[Mpi3-hybridpm] Clarification on single-communication multiple-threads in latest proposal (9-nov-2009)

Snir, Marc snir at illinois.edu
Tue Nov 10 23:18:35 CST 2009


I put a placeholder for this idea. It is easy for a thread to join as  
a helper. Harder for the apllication to request the thread back

Short  iphone email


On Nov 10, 2009, at 3:03 PM, "Douglas Miller" <dougmill at us.ibm.com>  
wrote:

>
> I've been looking at the latest (v3) MPI3 Hybrid proposal and had a
> question about support for parallelism within a communication. It  
> seems
> that the direction we're going here is to have the application own  
> threads
> and then "lend" them to the messaging software for use during
> communications. This model works well in many situations, so it  
> seems worth
> pursuing. One situation that it works well is when oversubscribing
> processor resources is detrimental to performance, and so the  
> application
> and messaging layers should be cooperative about using threads and  
> avoiding
> oversubscription.
>
> The dimension of parallelism in question is where multiple threads  
> need to
> participate in a single communication, either point-to-point or  
> collective.

[EXTRACTED INFORMATION]

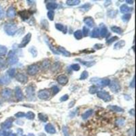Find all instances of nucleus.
Returning a JSON list of instances; mask_svg holds the SVG:
<instances>
[{
    "instance_id": "5",
    "label": "nucleus",
    "mask_w": 136,
    "mask_h": 136,
    "mask_svg": "<svg viewBox=\"0 0 136 136\" xmlns=\"http://www.w3.org/2000/svg\"><path fill=\"white\" fill-rule=\"evenodd\" d=\"M39 71V66L37 65H31L27 68V73L29 75H35Z\"/></svg>"
},
{
    "instance_id": "55",
    "label": "nucleus",
    "mask_w": 136,
    "mask_h": 136,
    "mask_svg": "<svg viewBox=\"0 0 136 136\" xmlns=\"http://www.w3.org/2000/svg\"><path fill=\"white\" fill-rule=\"evenodd\" d=\"M12 136H17L16 135H14V134H13V135H12Z\"/></svg>"
},
{
    "instance_id": "52",
    "label": "nucleus",
    "mask_w": 136,
    "mask_h": 136,
    "mask_svg": "<svg viewBox=\"0 0 136 136\" xmlns=\"http://www.w3.org/2000/svg\"><path fill=\"white\" fill-rule=\"evenodd\" d=\"M134 81H135V80H134V78L132 80V82H131V84L130 85V86L132 87V88H133L134 87Z\"/></svg>"
},
{
    "instance_id": "37",
    "label": "nucleus",
    "mask_w": 136,
    "mask_h": 136,
    "mask_svg": "<svg viewBox=\"0 0 136 136\" xmlns=\"http://www.w3.org/2000/svg\"><path fill=\"white\" fill-rule=\"evenodd\" d=\"M131 14H125V15L122 16V19L124 22H127V21H129V19L131 18Z\"/></svg>"
},
{
    "instance_id": "42",
    "label": "nucleus",
    "mask_w": 136,
    "mask_h": 136,
    "mask_svg": "<svg viewBox=\"0 0 136 136\" xmlns=\"http://www.w3.org/2000/svg\"><path fill=\"white\" fill-rule=\"evenodd\" d=\"M82 35H85V36H87L89 33V29H87V27H84L82 29Z\"/></svg>"
},
{
    "instance_id": "17",
    "label": "nucleus",
    "mask_w": 136,
    "mask_h": 136,
    "mask_svg": "<svg viewBox=\"0 0 136 136\" xmlns=\"http://www.w3.org/2000/svg\"><path fill=\"white\" fill-rule=\"evenodd\" d=\"M10 79L8 76H3L0 78V84L1 85H7L10 83Z\"/></svg>"
},
{
    "instance_id": "45",
    "label": "nucleus",
    "mask_w": 136,
    "mask_h": 136,
    "mask_svg": "<svg viewBox=\"0 0 136 136\" xmlns=\"http://www.w3.org/2000/svg\"><path fill=\"white\" fill-rule=\"evenodd\" d=\"M71 68L73 70H74V71H78L80 69V65L78 64H73L71 66Z\"/></svg>"
},
{
    "instance_id": "16",
    "label": "nucleus",
    "mask_w": 136,
    "mask_h": 136,
    "mask_svg": "<svg viewBox=\"0 0 136 136\" xmlns=\"http://www.w3.org/2000/svg\"><path fill=\"white\" fill-rule=\"evenodd\" d=\"M120 12H121L122 13L127 14L128 13V12H131L132 8L128 7L127 5H125V4H123V5H122L120 7Z\"/></svg>"
},
{
    "instance_id": "20",
    "label": "nucleus",
    "mask_w": 136,
    "mask_h": 136,
    "mask_svg": "<svg viewBox=\"0 0 136 136\" xmlns=\"http://www.w3.org/2000/svg\"><path fill=\"white\" fill-rule=\"evenodd\" d=\"M108 108L110 109L112 111H114V112H123V109L121 108L120 107H119V106H116V105H109Z\"/></svg>"
},
{
    "instance_id": "18",
    "label": "nucleus",
    "mask_w": 136,
    "mask_h": 136,
    "mask_svg": "<svg viewBox=\"0 0 136 136\" xmlns=\"http://www.w3.org/2000/svg\"><path fill=\"white\" fill-rule=\"evenodd\" d=\"M12 120H13V119H12V120H11V119H8L5 122H3V124L1 125V127H3V129H8V128H10L11 125H12Z\"/></svg>"
},
{
    "instance_id": "31",
    "label": "nucleus",
    "mask_w": 136,
    "mask_h": 136,
    "mask_svg": "<svg viewBox=\"0 0 136 136\" xmlns=\"http://www.w3.org/2000/svg\"><path fill=\"white\" fill-rule=\"evenodd\" d=\"M81 63L86 66V67H91L93 65L95 64V61H80Z\"/></svg>"
},
{
    "instance_id": "40",
    "label": "nucleus",
    "mask_w": 136,
    "mask_h": 136,
    "mask_svg": "<svg viewBox=\"0 0 136 136\" xmlns=\"http://www.w3.org/2000/svg\"><path fill=\"white\" fill-rule=\"evenodd\" d=\"M49 65H50V61L48 60H44L42 63V69H46L49 66Z\"/></svg>"
},
{
    "instance_id": "36",
    "label": "nucleus",
    "mask_w": 136,
    "mask_h": 136,
    "mask_svg": "<svg viewBox=\"0 0 136 136\" xmlns=\"http://www.w3.org/2000/svg\"><path fill=\"white\" fill-rule=\"evenodd\" d=\"M38 117H39V119H40L41 120H42L44 122H46L48 120L47 116L45 115V114H42V113H40L38 114Z\"/></svg>"
},
{
    "instance_id": "34",
    "label": "nucleus",
    "mask_w": 136,
    "mask_h": 136,
    "mask_svg": "<svg viewBox=\"0 0 136 136\" xmlns=\"http://www.w3.org/2000/svg\"><path fill=\"white\" fill-rule=\"evenodd\" d=\"M55 27L57 28V29L59 31H63L64 34H65L64 31V29H66V27H65L63 25H61V24H56V25H55Z\"/></svg>"
},
{
    "instance_id": "15",
    "label": "nucleus",
    "mask_w": 136,
    "mask_h": 136,
    "mask_svg": "<svg viewBox=\"0 0 136 136\" xmlns=\"http://www.w3.org/2000/svg\"><path fill=\"white\" fill-rule=\"evenodd\" d=\"M18 14L20 15V17L22 18V19L24 20H27L29 18V12L27 10H23V11H20L18 12Z\"/></svg>"
},
{
    "instance_id": "1",
    "label": "nucleus",
    "mask_w": 136,
    "mask_h": 136,
    "mask_svg": "<svg viewBox=\"0 0 136 136\" xmlns=\"http://www.w3.org/2000/svg\"><path fill=\"white\" fill-rule=\"evenodd\" d=\"M4 30L8 35H13L14 34L17 32V25L14 23H6L4 26Z\"/></svg>"
},
{
    "instance_id": "12",
    "label": "nucleus",
    "mask_w": 136,
    "mask_h": 136,
    "mask_svg": "<svg viewBox=\"0 0 136 136\" xmlns=\"http://www.w3.org/2000/svg\"><path fill=\"white\" fill-rule=\"evenodd\" d=\"M15 95H16V97H17L19 101L23 100V93H22L21 89H20L19 87H16V88H15Z\"/></svg>"
},
{
    "instance_id": "47",
    "label": "nucleus",
    "mask_w": 136,
    "mask_h": 136,
    "mask_svg": "<svg viewBox=\"0 0 136 136\" xmlns=\"http://www.w3.org/2000/svg\"><path fill=\"white\" fill-rule=\"evenodd\" d=\"M52 92H53V94H54V95L57 94L58 92L59 91V88H58L57 86H53V87L52 88Z\"/></svg>"
},
{
    "instance_id": "19",
    "label": "nucleus",
    "mask_w": 136,
    "mask_h": 136,
    "mask_svg": "<svg viewBox=\"0 0 136 136\" xmlns=\"http://www.w3.org/2000/svg\"><path fill=\"white\" fill-rule=\"evenodd\" d=\"M57 52H59V53H61V54H63L65 57H69V56H70V53H69L68 51H66L64 48L61 47V46L58 48Z\"/></svg>"
},
{
    "instance_id": "54",
    "label": "nucleus",
    "mask_w": 136,
    "mask_h": 136,
    "mask_svg": "<svg viewBox=\"0 0 136 136\" xmlns=\"http://www.w3.org/2000/svg\"><path fill=\"white\" fill-rule=\"evenodd\" d=\"M129 113H130V114L131 113V114H132L133 116H134V110H133V109H132L131 110H130V112H129Z\"/></svg>"
},
{
    "instance_id": "38",
    "label": "nucleus",
    "mask_w": 136,
    "mask_h": 136,
    "mask_svg": "<svg viewBox=\"0 0 136 136\" xmlns=\"http://www.w3.org/2000/svg\"><path fill=\"white\" fill-rule=\"evenodd\" d=\"M29 52H30L31 54L33 55V57H35L36 56H37V50H36V48L35 47H31L30 48V49H29Z\"/></svg>"
},
{
    "instance_id": "21",
    "label": "nucleus",
    "mask_w": 136,
    "mask_h": 136,
    "mask_svg": "<svg viewBox=\"0 0 136 136\" xmlns=\"http://www.w3.org/2000/svg\"><path fill=\"white\" fill-rule=\"evenodd\" d=\"M108 34V29L105 27V26H102L101 29H99V35L102 37H105L106 35Z\"/></svg>"
},
{
    "instance_id": "3",
    "label": "nucleus",
    "mask_w": 136,
    "mask_h": 136,
    "mask_svg": "<svg viewBox=\"0 0 136 136\" xmlns=\"http://www.w3.org/2000/svg\"><path fill=\"white\" fill-rule=\"evenodd\" d=\"M97 97L103 99L104 102H110L111 100V96L108 92L99 91L97 93Z\"/></svg>"
},
{
    "instance_id": "22",
    "label": "nucleus",
    "mask_w": 136,
    "mask_h": 136,
    "mask_svg": "<svg viewBox=\"0 0 136 136\" xmlns=\"http://www.w3.org/2000/svg\"><path fill=\"white\" fill-rule=\"evenodd\" d=\"M58 5L57 3H54V2H52V3H48L46 5V8L48 10H50V11H52V10H55L57 8Z\"/></svg>"
},
{
    "instance_id": "27",
    "label": "nucleus",
    "mask_w": 136,
    "mask_h": 136,
    "mask_svg": "<svg viewBox=\"0 0 136 136\" xmlns=\"http://www.w3.org/2000/svg\"><path fill=\"white\" fill-rule=\"evenodd\" d=\"M92 37H98L99 36V28H95L92 31L91 34Z\"/></svg>"
},
{
    "instance_id": "35",
    "label": "nucleus",
    "mask_w": 136,
    "mask_h": 136,
    "mask_svg": "<svg viewBox=\"0 0 136 136\" xmlns=\"http://www.w3.org/2000/svg\"><path fill=\"white\" fill-rule=\"evenodd\" d=\"M7 53V48L0 45V56L5 55Z\"/></svg>"
},
{
    "instance_id": "50",
    "label": "nucleus",
    "mask_w": 136,
    "mask_h": 136,
    "mask_svg": "<svg viewBox=\"0 0 136 136\" xmlns=\"http://www.w3.org/2000/svg\"><path fill=\"white\" fill-rule=\"evenodd\" d=\"M125 122V120L123 119H119L117 120H116V123L117 124H119V125H122V124H123V122Z\"/></svg>"
},
{
    "instance_id": "28",
    "label": "nucleus",
    "mask_w": 136,
    "mask_h": 136,
    "mask_svg": "<svg viewBox=\"0 0 136 136\" xmlns=\"http://www.w3.org/2000/svg\"><path fill=\"white\" fill-rule=\"evenodd\" d=\"M80 3V1L79 0H68L67 1V4L68 6H76Z\"/></svg>"
},
{
    "instance_id": "51",
    "label": "nucleus",
    "mask_w": 136,
    "mask_h": 136,
    "mask_svg": "<svg viewBox=\"0 0 136 136\" xmlns=\"http://www.w3.org/2000/svg\"><path fill=\"white\" fill-rule=\"evenodd\" d=\"M4 17V12H3V10H2V8L0 6V19L3 18Z\"/></svg>"
},
{
    "instance_id": "4",
    "label": "nucleus",
    "mask_w": 136,
    "mask_h": 136,
    "mask_svg": "<svg viewBox=\"0 0 136 136\" xmlns=\"http://www.w3.org/2000/svg\"><path fill=\"white\" fill-rule=\"evenodd\" d=\"M26 93L27 95V98L29 100H34V95H35V88L33 86H29L26 88Z\"/></svg>"
},
{
    "instance_id": "30",
    "label": "nucleus",
    "mask_w": 136,
    "mask_h": 136,
    "mask_svg": "<svg viewBox=\"0 0 136 136\" xmlns=\"http://www.w3.org/2000/svg\"><path fill=\"white\" fill-rule=\"evenodd\" d=\"M74 35L75 38L77 39V40H80V39L82 38V33L81 30L76 31Z\"/></svg>"
},
{
    "instance_id": "9",
    "label": "nucleus",
    "mask_w": 136,
    "mask_h": 136,
    "mask_svg": "<svg viewBox=\"0 0 136 136\" xmlns=\"http://www.w3.org/2000/svg\"><path fill=\"white\" fill-rule=\"evenodd\" d=\"M16 78H17V80H18V82H20L21 83H25V82H27V80H28V78H27V76H26L25 74H17V76H16Z\"/></svg>"
},
{
    "instance_id": "26",
    "label": "nucleus",
    "mask_w": 136,
    "mask_h": 136,
    "mask_svg": "<svg viewBox=\"0 0 136 136\" xmlns=\"http://www.w3.org/2000/svg\"><path fill=\"white\" fill-rule=\"evenodd\" d=\"M110 80L109 79H102V80H99V85H102V86H108V85H110Z\"/></svg>"
},
{
    "instance_id": "39",
    "label": "nucleus",
    "mask_w": 136,
    "mask_h": 136,
    "mask_svg": "<svg viewBox=\"0 0 136 136\" xmlns=\"http://www.w3.org/2000/svg\"><path fill=\"white\" fill-rule=\"evenodd\" d=\"M25 115H26L27 119H29V120H33L35 117V114L32 112H28Z\"/></svg>"
},
{
    "instance_id": "8",
    "label": "nucleus",
    "mask_w": 136,
    "mask_h": 136,
    "mask_svg": "<svg viewBox=\"0 0 136 136\" xmlns=\"http://www.w3.org/2000/svg\"><path fill=\"white\" fill-rule=\"evenodd\" d=\"M110 88L111 89V91L114 93L119 92L120 89V86L119 85V83L117 81H113L110 85Z\"/></svg>"
},
{
    "instance_id": "48",
    "label": "nucleus",
    "mask_w": 136,
    "mask_h": 136,
    "mask_svg": "<svg viewBox=\"0 0 136 136\" xmlns=\"http://www.w3.org/2000/svg\"><path fill=\"white\" fill-rule=\"evenodd\" d=\"M5 66V61L2 58L0 57V69L3 68Z\"/></svg>"
},
{
    "instance_id": "41",
    "label": "nucleus",
    "mask_w": 136,
    "mask_h": 136,
    "mask_svg": "<svg viewBox=\"0 0 136 136\" xmlns=\"http://www.w3.org/2000/svg\"><path fill=\"white\" fill-rule=\"evenodd\" d=\"M88 72H87L86 71H84L82 73L80 79V80H85L86 78H88Z\"/></svg>"
},
{
    "instance_id": "23",
    "label": "nucleus",
    "mask_w": 136,
    "mask_h": 136,
    "mask_svg": "<svg viewBox=\"0 0 136 136\" xmlns=\"http://www.w3.org/2000/svg\"><path fill=\"white\" fill-rule=\"evenodd\" d=\"M125 45V42L124 40H120L119 41V42H118L114 45V49H120V48L123 47Z\"/></svg>"
},
{
    "instance_id": "11",
    "label": "nucleus",
    "mask_w": 136,
    "mask_h": 136,
    "mask_svg": "<svg viewBox=\"0 0 136 136\" xmlns=\"http://www.w3.org/2000/svg\"><path fill=\"white\" fill-rule=\"evenodd\" d=\"M17 14L16 10L13 7H10L6 12V16L8 18H14Z\"/></svg>"
},
{
    "instance_id": "25",
    "label": "nucleus",
    "mask_w": 136,
    "mask_h": 136,
    "mask_svg": "<svg viewBox=\"0 0 136 136\" xmlns=\"http://www.w3.org/2000/svg\"><path fill=\"white\" fill-rule=\"evenodd\" d=\"M93 110H88L82 115V117L83 119H88V117H90L93 114Z\"/></svg>"
},
{
    "instance_id": "44",
    "label": "nucleus",
    "mask_w": 136,
    "mask_h": 136,
    "mask_svg": "<svg viewBox=\"0 0 136 136\" xmlns=\"http://www.w3.org/2000/svg\"><path fill=\"white\" fill-rule=\"evenodd\" d=\"M118 39H119V37H116V36H115V37H111L110 39H109L107 41V44H112V42H114V41L117 40Z\"/></svg>"
},
{
    "instance_id": "33",
    "label": "nucleus",
    "mask_w": 136,
    "mask_h": 136,
    "mask_svg": "<svg viewBox=\"0 0 136 136\" xmlns=\"http://www.w3.org/2000/svg\"><path fill=\"white\" fill-rule=\"evenodd\" d=\"M8 76H9L10 77L12 78V77H14V76H15V74H16V69H15L14 68H11V69H10L8 71Z\"/></svg>"
},
{
    "instance_id": "43",
    "label": "nucleus",
    "mask_w": 136,
    "mask_h": 136,
    "mask_svg": "<svg viewBox=\"0 0 136 136\" xmlns=\"http://www.w3.org/2000/svg\"><path fill=\"white\" fill-rule=\"evenodd\" d=\"M48 18L50 19L51 20H53V18H54V13L53 11H49L48 12Z\"/></svg>"
},
{
    "instance_id": "32",
    "label": "nucleus",
    "mask_w": 136,
    "mask_h": 136,
    "mask_svg": "<svg viewBox=\"0 0 136 136\" xmlns=\"http://www.w3.org/2000/svg\"><path fill=\"white\" fill-rule=\"evenodd\" d=\"M111 29H112V31H113V32L116 33V34H120L122 33V30L119 27H116V26H114V27H112Z\"/></svg>"
},
{
    "instance_id": "13",
    "label": "nucleus",
    "mask_w": 136,
    "mask_h": 136,
    "mask_svg": "<svg viewBox=\"0 0 136 136\" xmlns=\"http://www.w3.org/2000/svg\"><path fill=\"white\" fill-rule=\"evenodd\" d=\"M84 22L85 23V24L88 26V27H93L95 26V22L93 18L91 17H87V18H85L84 19Z\"/></svg>"
},
{
    "instance_id": "14",
    "label": "nucleus",
    "mask_w": 136,
    "mask_h": 136,
    "mask_svg": "<svg viewBox=\"0 0 136 136\" xmlns=\"http://www.w3.org/2000/svg\"><path fill=\"white\" fill-rule=\"evenodd\" d=\"M1 95L3 98L9 99L12 95V91L10 88H5L1 92Z\"/></svg>"
},
{
    "instance_id": "6",
    "label": "nucleus",
    "mask_w": 136,
    "mask_h": 136,
    "mask_svg": "<svg viewBox=\"0 0 136 136\" xmlns=\"http://www.w3.org/2000/svg\"><path fill=\"white\" fill-rule=\"evenodd\" d=\"M50 95H51L50 91L48 90H46V89L41 90L38 92V94H37L38 97L41 99H46L50 97Z\"/></svg>"
},
{
    "instance_id": "53",
    "label": "nucleus",
    "mask_w": 136,
    "mask_h": 136,
    "mask_svg": "<svg viewBox=\"0 0 136 136\" xmlns=\"http://www.w3.org/2000/svg\"><path fill=\"white\" fill-rule=\"evenodd\" d=\"M126 2L127 3H129V4H132V3H133V2H134V1H129V0H127L126 1Z\"/></svg>"
},
{
    "instance_id": "24",
    "label": "nucleus",
    "mask_w": 136,
    "mask_h": 136,
    "mask_svg": "<svg viewBox=\"0 0 136 136\" xmlns=\"http://www.w3.org/2000/svg\"><path fill=\"white\" fill-rule=\"evenodd\" d=\"M45 128H46V131L50 133H55V129H54V127L51 124H48V125H46V127H45Z\"/></svg>"
},
{
    "instance_id": "29",
    "label": "nucleus",
    "mask_w": 136,
    "mask_h": 136,
    "mask_svg": "<svg viewBox=\"0 0 136 136\" xmlns=\"http://www.w3.org/2000/svg\"><path fill=\"white\" fill-rule=\"evenodd\" d=\"M98 91H99V87L98 86H95V85H93V86H92L91 87H90L89 88V92H90V93H91V94H95V93H98Z\"/></svg>"
},
{
    "instance_id": "49",
    "label": "nucleus",
    "mask_w": 136,
    "mask_h": 136,
    "mask_svg": "<svg viewBox=\"0 0 136 136\" xmlns=\"http://www.w3.org/2000/svg\"><path fill=\"white\" fill-rule=\"evenodd\" d=\"M69 98V96L68 95H63V97H61V98L60 99L61 102H64V101H67Z\"/></svg>"
},
{
    "instance_id": "2",
    "label": "nucleus",
    "mask_w": 136,
    "mask_h": 136,
    "mask_svg": "<svg viewBox=\"0 0 136 136\" xmlns=\"http://www.w3.org/2000/svg\"><path fill=\"white\" fill-rule=\"evenodd\" d=\"M18 58L17 57L14 51H10L8 55V63L10 65H14L18 63Z\"/></svg>"
},
{
    "instance_id": "46",
    "label": "nucleus",
    "mask_w": 136,
    "mask_h": 136,
    "mask_svg": "<svg viewBox=\"0 0 136 136\" xmlns=\"http://www.w3.org/2000/svg\"><path fill=\"white\" fill-rule=\"evenodd\" d=\"M25 114L24 113V112H18L16 114H15V116L17 117V118H22V117H25Z\"/></svg>"
},
{
    "instance_id": "7",
    "label": "nucleus",
    "mask_w": 136,
    "mask_h": 136,
    "mask_svg": "<svg viewBox=\"0 0 136 136\" xmlns=\"http://www.w3.org/2000/svg\"><path fill=\"white\" fill-rule=\"evenodd\" d=\"M31 37V34H28L27 35H25L24 38L23 39V40L21 42L19 45H18V47L19 48H24L27 46V44H29V42H30Z\"/></svg>"
},
{
    "instance_id": "10",
    "label": "nucleus",
    "mask_w": 136,
    "mask_h": 136,
    "mask_svg": "<svg viewBox=\"0 0 136 136\" xmlns=\"http://www.w3.org/2000/svg\"><path fill=\"white\" fill-rule=\"evenodd\" d=\"M57 82L60 85H66L68 82V78L65 75H61L57 77Z\"/></svg>"
}]
</instances>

[EXERCISE TASKS]
[a] Answer these questions using the mailing-list post about the MPI3 Hybrid proposal.
(i) According to the reply at the top, what is easy for a thread to do?
(ii) Which version of the MPI3 Hybrid proposal had Douglas Miller been looking at?
(iii) In the direction the quoted message describes, what does the application lend its threads to?
[b] Continue the mailing-list post about the MPI3 Hybrid proposal from its final line.

[OUTPUTS BY TASK]
[a]
(i) Join as a helper.
(ii) The latest version, v3.
(iii) The messaging software, for use during communications.

[b]
> The way in which those threads will participate is up to the messaging
> software, but some examples are: message striping across multiple  
> channels
> of a network (or shared memory) and collectives that consist of  
> compound
> communications operations that benefit from multiple threads each
> performing a role in the larger collective. The question is, how  
> would this
> be supported when using the model of threads, endpoints, and agents?
>
> Some examples might help illustrate the concerns. Consider a blocking
> collective that can benefit from parallelism. In order for the  
> application
> to assign threads (or agents) to the collective, multiple threads  
> must call
> into the messaging layer and indicate that they are part of the  
> particular
> collective. This requires some sort of common identifier or other  
> mechanism
> by which the messaging layer can identify these threads as being  
> part of
> the same collective. Since the operation is blocking, there is no  
> "request"
> or other object that can be used in a WAIT, so in order to ensure all
> threads are involved in the progress of the collective the  
> application must
> arrange for each thread to call. Non-blocking calls also present  
> problems,
> as there probably needs to be multiple requests generated which are  
> shared
> among threads (agents) which all make progress individually.
>
> There are likely other ways to solve this, but the idea is to expose  
> this
> dimension of parallelism such that applications can be written to take
> advantage of it. It would always be the case that a message layer  
> could
> choose to use only one participant, the rest essentially performing  
> a NO-OP
> (or barrier). It would also always be valid for an application to  
> use only
> one thread, and not take advantage of possible parallelism.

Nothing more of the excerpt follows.